Yesterday, I wrote about an article in the Wall Street Journal, by Yale computer science Professor David Gelernter, on the approach used by Watson, IBM’s computer system that plays Jeopardy!. The Journal also has an excerpt from Stephen Baker’s new book, Final Jeopardy, which discusses some of the background of the project, and its early trials. (I mentioned Mr. Baker’s book, and his blog, in an earlier post.) As he reports, Watson is by no means infallible; the system sometimes misses an allusion that a person would catch, and sometimes it just comes up with wacky answers. His account of some of Watson’s history and “growing pains” is also interesting.
The New York Times also has an article, by the novelist Richard Powers, on Watson. Mr. Powers observes that, although the upcoming match between Watson and Jeopardy! champions Ken Jennings and Brad Rutter is undoubtedly a stunt designed to capture the public’s interest (it certainly seems to have captured the media’s), it is nonetheless work at the forefront of Artificial Intelligence research.
Open-domain question answering has long been one of the great holy grails of artificial intelligence. It is considerably harder to formalize than chess. It goes well beyond what search engines like Google do when they comb data for keywords. Google can give you 300,000 page matches for a search of the terms “greyhound,” “origin” and “African country,” which you can then comb through at your leisure to find what you need.
As I discussed in the post yesterday, Watson uses a massively parallel approach, on both the hardware and software levels, to try to come up with an answer. The system decides whether to “buzz in” to answer based on a statistical measure of confidence that its answer is right. Mr. Powers says that some people may discount this as a sort of gimmick.

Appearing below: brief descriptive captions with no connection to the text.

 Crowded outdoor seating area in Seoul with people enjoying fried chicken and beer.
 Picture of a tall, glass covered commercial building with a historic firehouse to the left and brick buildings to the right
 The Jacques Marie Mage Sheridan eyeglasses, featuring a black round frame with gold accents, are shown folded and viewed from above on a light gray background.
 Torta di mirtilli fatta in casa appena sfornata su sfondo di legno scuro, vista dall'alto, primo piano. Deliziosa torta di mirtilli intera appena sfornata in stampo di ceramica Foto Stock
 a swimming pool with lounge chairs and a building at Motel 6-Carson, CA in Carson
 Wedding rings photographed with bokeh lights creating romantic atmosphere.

This raises the question of whether Watson is really answering questions at all or is just noticing statistical correlations in vast amounts of data.

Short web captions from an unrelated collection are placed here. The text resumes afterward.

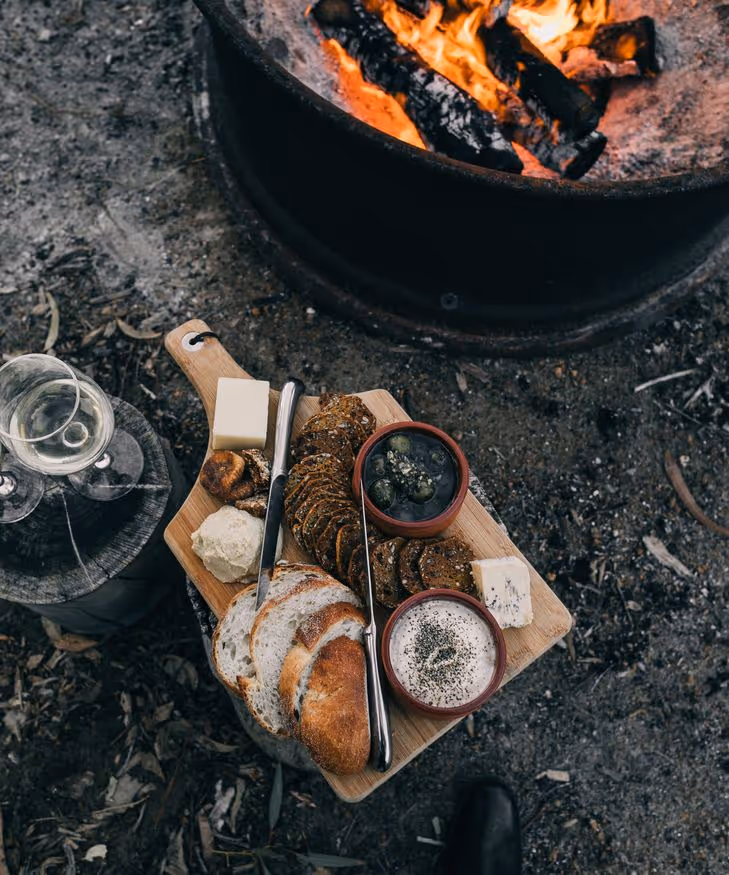 Boros plank met plakjes brood, kaas, olijven, dipsaus en crackers naast een kampvuur en twee glazen witte wijn buiten.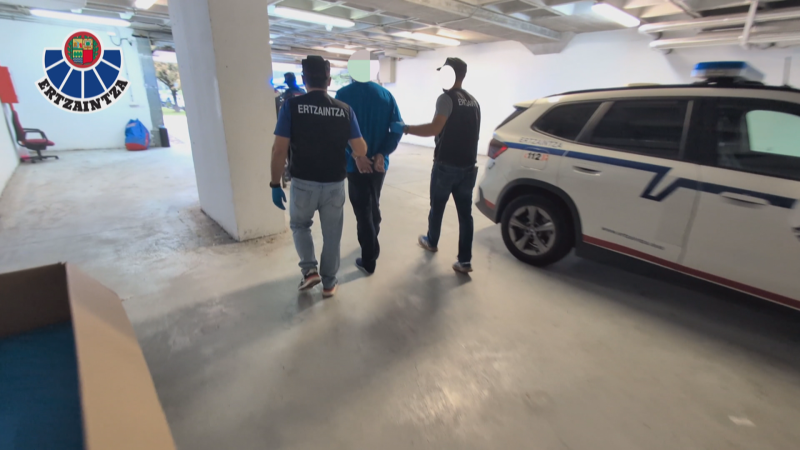 Agentes de la Ertzaintza trasladan a un detenido esposado, con chalecos identificativos y un vehículo policial a la derecha. Se aprecian el escudo de la Ertzaintza y el número de emergencias 112.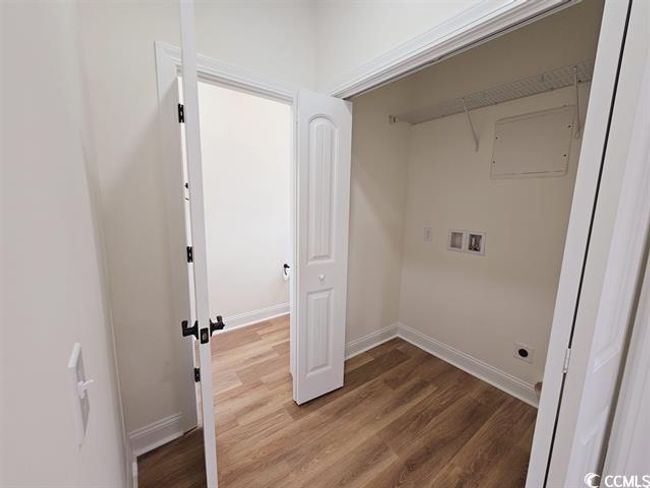 Clothes washing area with laundry area, wood finished floors, hookup for a washing machine, and baseboards | Image 32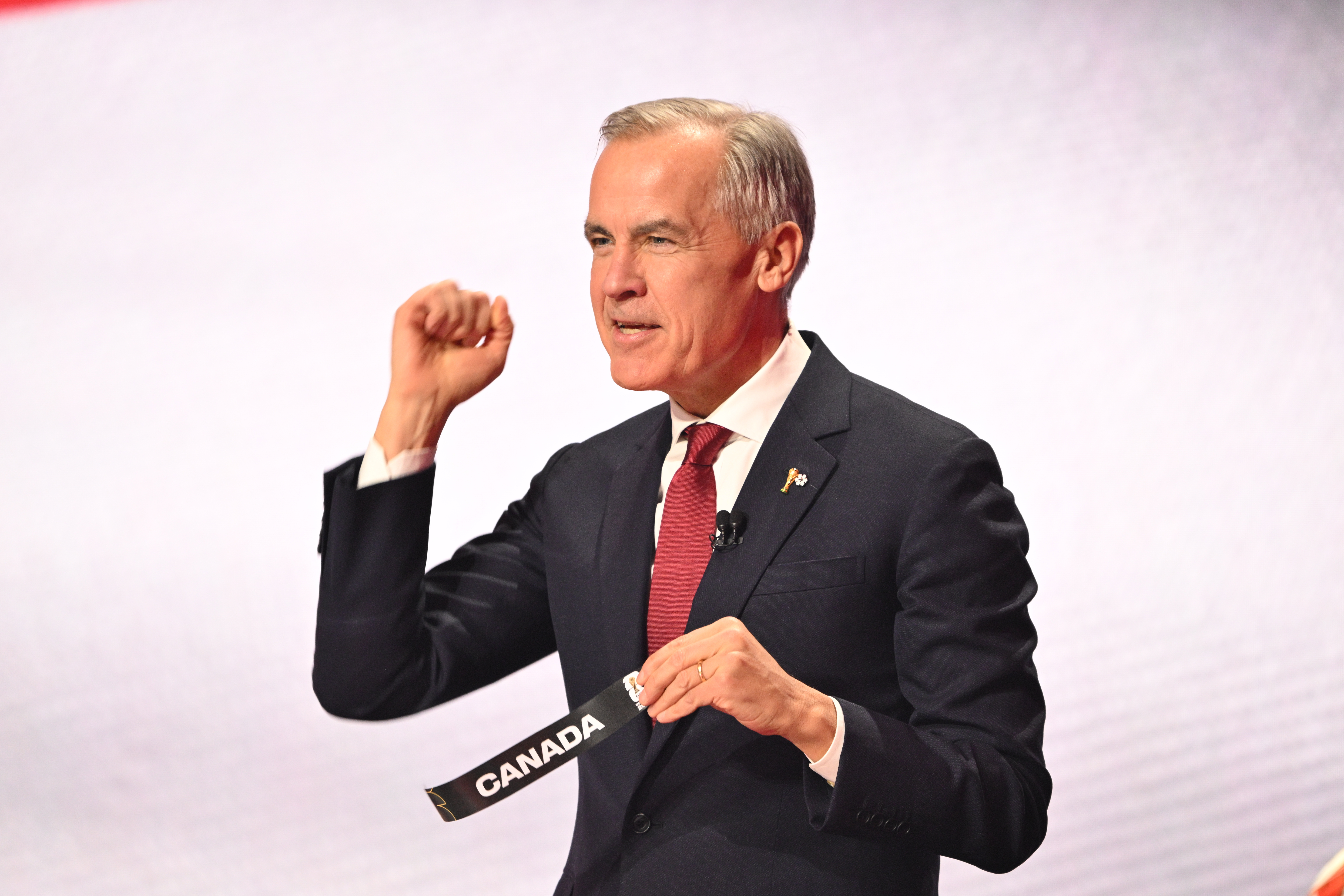 Canadian Prime Minister Mark Carney reacts after drawing Canada's name from a pot at the draw for the 2026 soccer World Cup at the Kennedy Center in Washington, Friday, Dec. 5, 2025. (Mandel Ngan/Pool Photo via AP)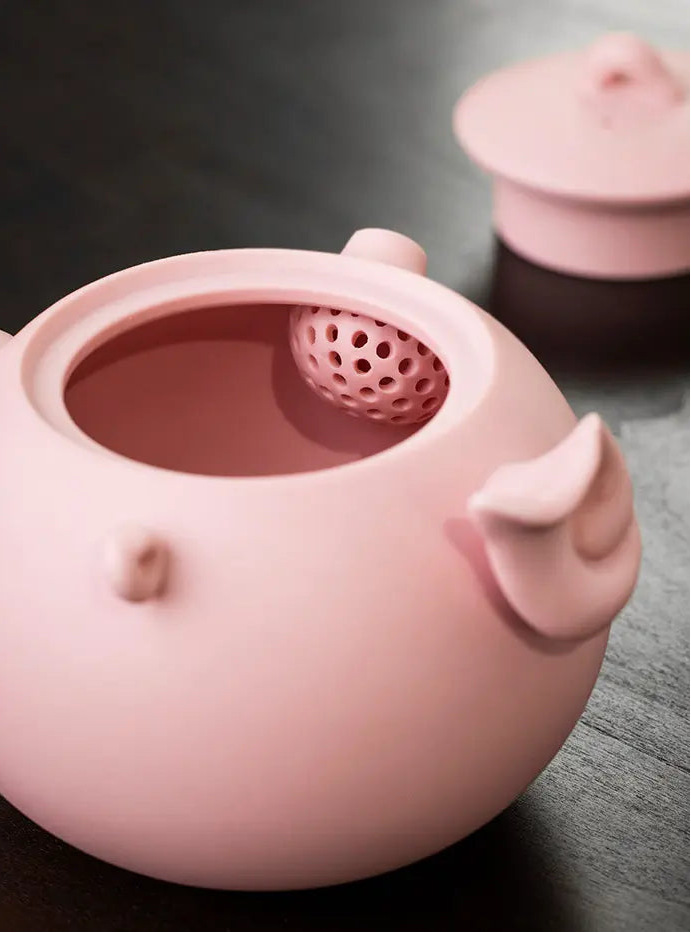 Open pink zisha teapot showing the built-in multi-hole filter
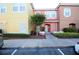 Two-story townhome with yellow and peach exterior, landscaping, and walkway at 904 Park Terrace Cir, Kissimmee, FL 34746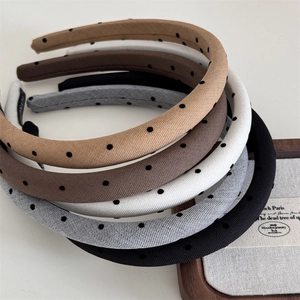 Set of five padded polka dot headbands in neutral colors with a handmade design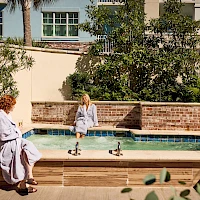 Two people sit by a shallow pool in robes, chatting beside a brick wall and lush green trees near a sunny courtyard.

As he goes on to suggest, the question that is really raised is. what do we mean by really answering questions? I don’t believe any of us is introspective enough to determine how our decision making process works, certainly not down to the “hardware” level. Similar sorts of objections have been raised about the Turing test, proposed by the English mathematician Alan Turing as an operational test of a machine’s intelligence. I have always found these objections to be vague in the extreme; if intelligence in playing Jeopardy! or the Turing test has some quality that transcends the ability to answer convincingly, I have never seen that quality described.
Regardless of whether Watson is a total flop, or wipes the floor with Ken and Brad, I think the project that built it can teach us a good deal about the problem of interpreting natural language.